若是我做了河西侯府中普普通通的下人,那我的命途是否会便的同那人一样?想到此处我在心中打了个冷颤,故作镇定的开口问:“是侯爷要你这么说的?”
墨白点了点头,而我却再也无法苦笑出口,墨白救我一命他料定了我不会为难墨白,料定如此才要他开口,姜潞乱对我下了步步的陷阱,只待我羊入虎口亲自跳下陷阱。
微微闭眼,脑海中诸多事情一扫而过,闭着眼睛的我点了点头,又猛地睁开眼睛对着墨白道:“他本便知道我无处可去,除了他给出的路,我的前头在没得选择。可你应该知道这是个陷阱却还是要将我往火坑里推?”
眼神略有逃避,而我却无处可逃,站起身,腿脚一阵发软,墨白眼疾手快的扶住我的身子,而我却一把将他推开道:“去告诉他,我答应。”
我将这句话出口,墨白却露出一丝错愕,我瞧着这丝错愕发笑,这明明是他们都期望的事情。明明没有人加我有选择的余地,没有人考虑过我的为难。
后来我成了姜潞乱身边的一个婢子,从河西侯府排位第二的杀手到河西侯府侯爷身边的婢子,这两者的心理落差很大,旁人待我的态度改变也很大,从前那些因为武功对我特别尊重的人如今极尽全力来欺负我。
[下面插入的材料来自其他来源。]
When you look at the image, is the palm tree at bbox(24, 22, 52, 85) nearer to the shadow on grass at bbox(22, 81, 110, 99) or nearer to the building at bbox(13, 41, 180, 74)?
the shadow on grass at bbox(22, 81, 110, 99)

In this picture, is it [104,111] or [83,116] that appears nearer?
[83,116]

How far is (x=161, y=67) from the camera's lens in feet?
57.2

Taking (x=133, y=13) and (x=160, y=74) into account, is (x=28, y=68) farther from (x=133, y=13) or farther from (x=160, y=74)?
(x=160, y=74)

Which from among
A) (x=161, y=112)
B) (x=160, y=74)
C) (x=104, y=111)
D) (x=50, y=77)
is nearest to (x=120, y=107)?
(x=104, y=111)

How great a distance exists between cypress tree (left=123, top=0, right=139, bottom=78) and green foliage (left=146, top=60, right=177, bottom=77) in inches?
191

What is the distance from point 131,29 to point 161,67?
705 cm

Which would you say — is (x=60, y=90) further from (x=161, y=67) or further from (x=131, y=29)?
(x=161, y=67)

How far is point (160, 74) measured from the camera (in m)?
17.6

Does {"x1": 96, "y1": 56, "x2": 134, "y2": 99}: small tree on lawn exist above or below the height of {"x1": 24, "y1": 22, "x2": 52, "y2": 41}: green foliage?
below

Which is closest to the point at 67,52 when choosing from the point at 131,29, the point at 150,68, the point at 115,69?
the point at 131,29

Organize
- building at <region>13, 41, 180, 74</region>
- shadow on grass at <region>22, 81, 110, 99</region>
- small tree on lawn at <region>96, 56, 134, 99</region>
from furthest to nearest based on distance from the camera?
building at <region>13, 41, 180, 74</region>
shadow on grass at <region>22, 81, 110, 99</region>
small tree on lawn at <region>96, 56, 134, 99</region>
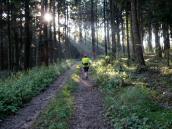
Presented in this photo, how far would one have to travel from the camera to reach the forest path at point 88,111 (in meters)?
11.7

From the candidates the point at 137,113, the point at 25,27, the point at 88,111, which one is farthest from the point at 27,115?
the point at 25,27

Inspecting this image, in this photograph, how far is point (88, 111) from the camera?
45.9 ft

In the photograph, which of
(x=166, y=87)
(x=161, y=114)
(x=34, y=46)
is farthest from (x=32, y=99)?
(x=34, y=46)

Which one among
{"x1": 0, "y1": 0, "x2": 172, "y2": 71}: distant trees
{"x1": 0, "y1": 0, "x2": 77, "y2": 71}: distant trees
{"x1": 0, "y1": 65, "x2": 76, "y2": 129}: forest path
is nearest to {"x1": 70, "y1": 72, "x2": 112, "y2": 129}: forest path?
{"x1": 0, "y1": 65, "x2": 76, "y2": 129}: forest path

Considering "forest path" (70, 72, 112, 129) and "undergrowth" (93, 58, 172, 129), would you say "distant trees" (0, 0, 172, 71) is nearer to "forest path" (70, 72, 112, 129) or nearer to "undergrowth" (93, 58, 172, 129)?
"forest path" (70, 72, 112, 129)

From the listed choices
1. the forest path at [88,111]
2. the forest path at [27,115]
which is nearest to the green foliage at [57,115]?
the forest path at [88,111]

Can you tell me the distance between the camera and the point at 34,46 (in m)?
60.0

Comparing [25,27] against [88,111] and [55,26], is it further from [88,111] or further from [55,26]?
[55,26]

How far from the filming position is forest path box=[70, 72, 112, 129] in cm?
1173

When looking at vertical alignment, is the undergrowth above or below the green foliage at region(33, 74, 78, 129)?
above

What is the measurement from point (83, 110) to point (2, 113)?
3293 mm

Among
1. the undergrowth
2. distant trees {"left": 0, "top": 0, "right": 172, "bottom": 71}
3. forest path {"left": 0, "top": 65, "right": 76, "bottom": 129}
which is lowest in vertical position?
forest path {"left": 0, "top": 65, "right": 76, "bottom": 129}

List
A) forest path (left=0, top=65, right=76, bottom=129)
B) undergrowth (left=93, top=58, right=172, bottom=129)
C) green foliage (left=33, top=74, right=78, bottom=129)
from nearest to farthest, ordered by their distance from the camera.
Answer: undergrowth (left=93, top=58, right=172, bottom=129), green foliage (left=33, top=74, right=78, bottom=129), forest path (left=0, top=65, right=76, bottom=129)

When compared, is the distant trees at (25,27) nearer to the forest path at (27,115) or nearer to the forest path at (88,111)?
the forest path at (88,111)
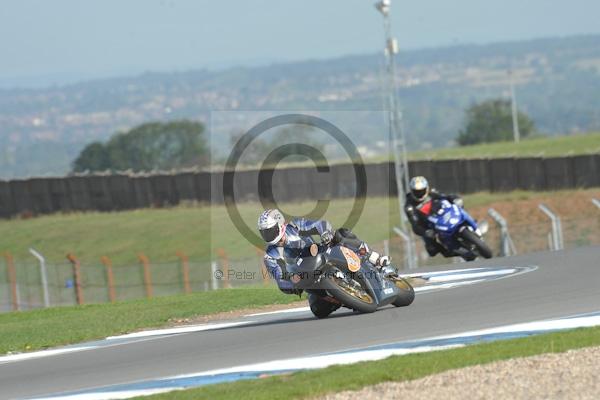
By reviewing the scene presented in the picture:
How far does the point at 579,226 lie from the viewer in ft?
100

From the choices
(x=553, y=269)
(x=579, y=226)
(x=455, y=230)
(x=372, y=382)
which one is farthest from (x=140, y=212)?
(x=372, y=382)

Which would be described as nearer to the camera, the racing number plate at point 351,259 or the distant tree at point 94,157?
the racing number plate at point 351,259

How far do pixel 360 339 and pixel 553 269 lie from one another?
640 cm

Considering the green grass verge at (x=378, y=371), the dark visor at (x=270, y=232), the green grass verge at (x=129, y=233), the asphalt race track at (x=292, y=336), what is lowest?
the green grass verge at (x=129, y=233)

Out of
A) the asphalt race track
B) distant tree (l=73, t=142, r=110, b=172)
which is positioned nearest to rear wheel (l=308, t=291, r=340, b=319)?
the asphalt race track

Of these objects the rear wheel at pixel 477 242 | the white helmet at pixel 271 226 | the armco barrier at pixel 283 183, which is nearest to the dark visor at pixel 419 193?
the rear wheel at pixel 477 242

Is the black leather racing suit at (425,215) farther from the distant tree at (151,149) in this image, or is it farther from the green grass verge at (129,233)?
the distant tree at (151,149)

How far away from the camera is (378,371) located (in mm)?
9945

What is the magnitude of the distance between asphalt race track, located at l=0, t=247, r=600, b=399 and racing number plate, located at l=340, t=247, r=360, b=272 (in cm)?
55

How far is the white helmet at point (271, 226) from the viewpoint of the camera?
1308cm

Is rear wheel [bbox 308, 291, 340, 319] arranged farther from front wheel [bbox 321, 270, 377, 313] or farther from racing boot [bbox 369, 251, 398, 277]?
racing boot [bbox 369, 251, 398, 277]

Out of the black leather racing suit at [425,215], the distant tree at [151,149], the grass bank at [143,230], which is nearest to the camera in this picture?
the black leather racing suit at [425,215]

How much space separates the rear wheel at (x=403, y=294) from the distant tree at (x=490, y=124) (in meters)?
124

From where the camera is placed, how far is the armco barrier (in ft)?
159
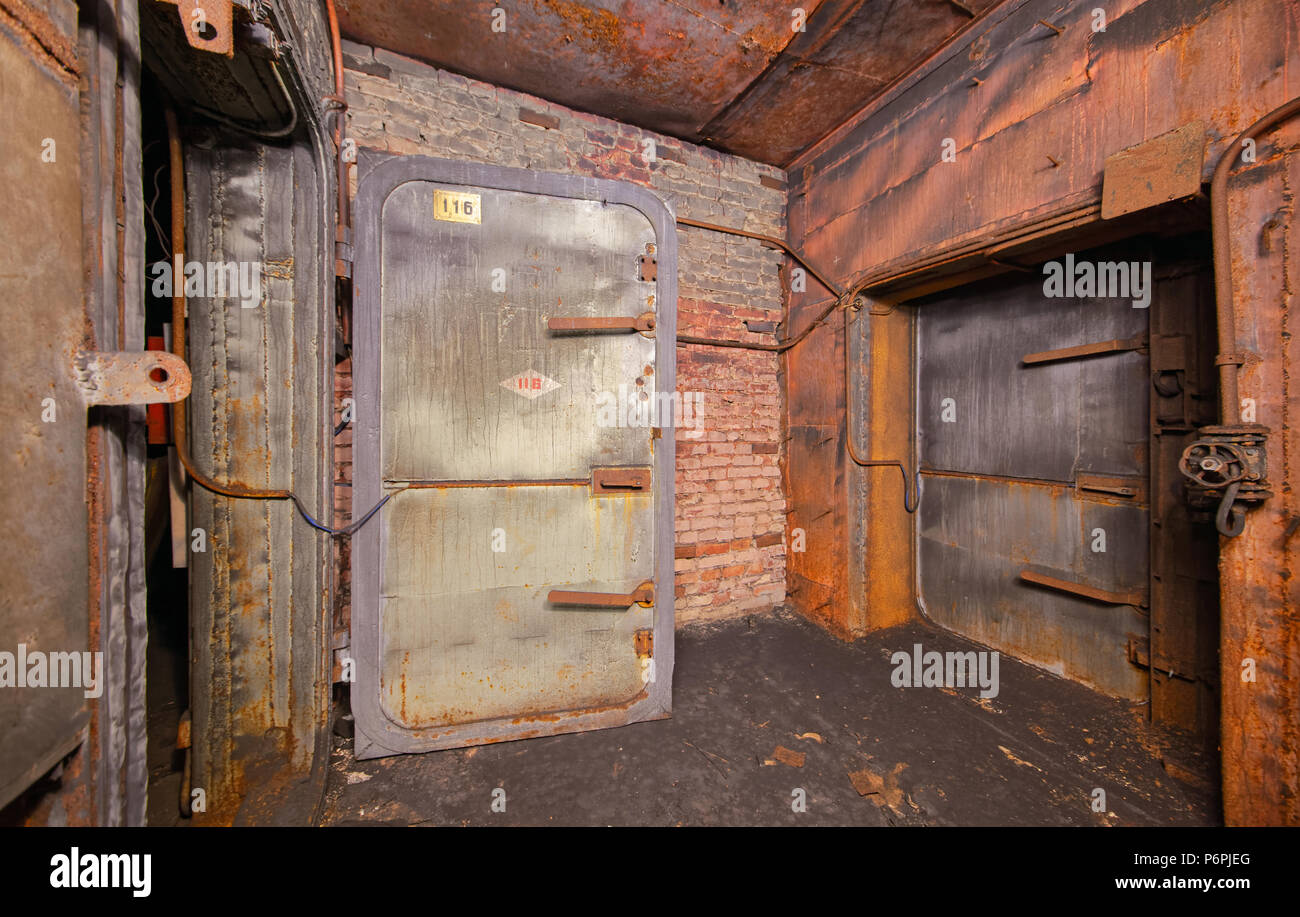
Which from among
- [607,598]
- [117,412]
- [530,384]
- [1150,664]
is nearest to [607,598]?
[607,598]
那时候活得冰火两重天的我认识到,一个人她可以安心的忍受武功高强却隐瞒身份做婢子,但是一个人她不可能忍受作为一个无能为力的婢子,却顶着武功高强杀手的名字安心度日,如果有人说她对名誉不在乎那定然是因为从未得到过,一个人如果尝到了名誉的甜头她不可能再心安理得的落后。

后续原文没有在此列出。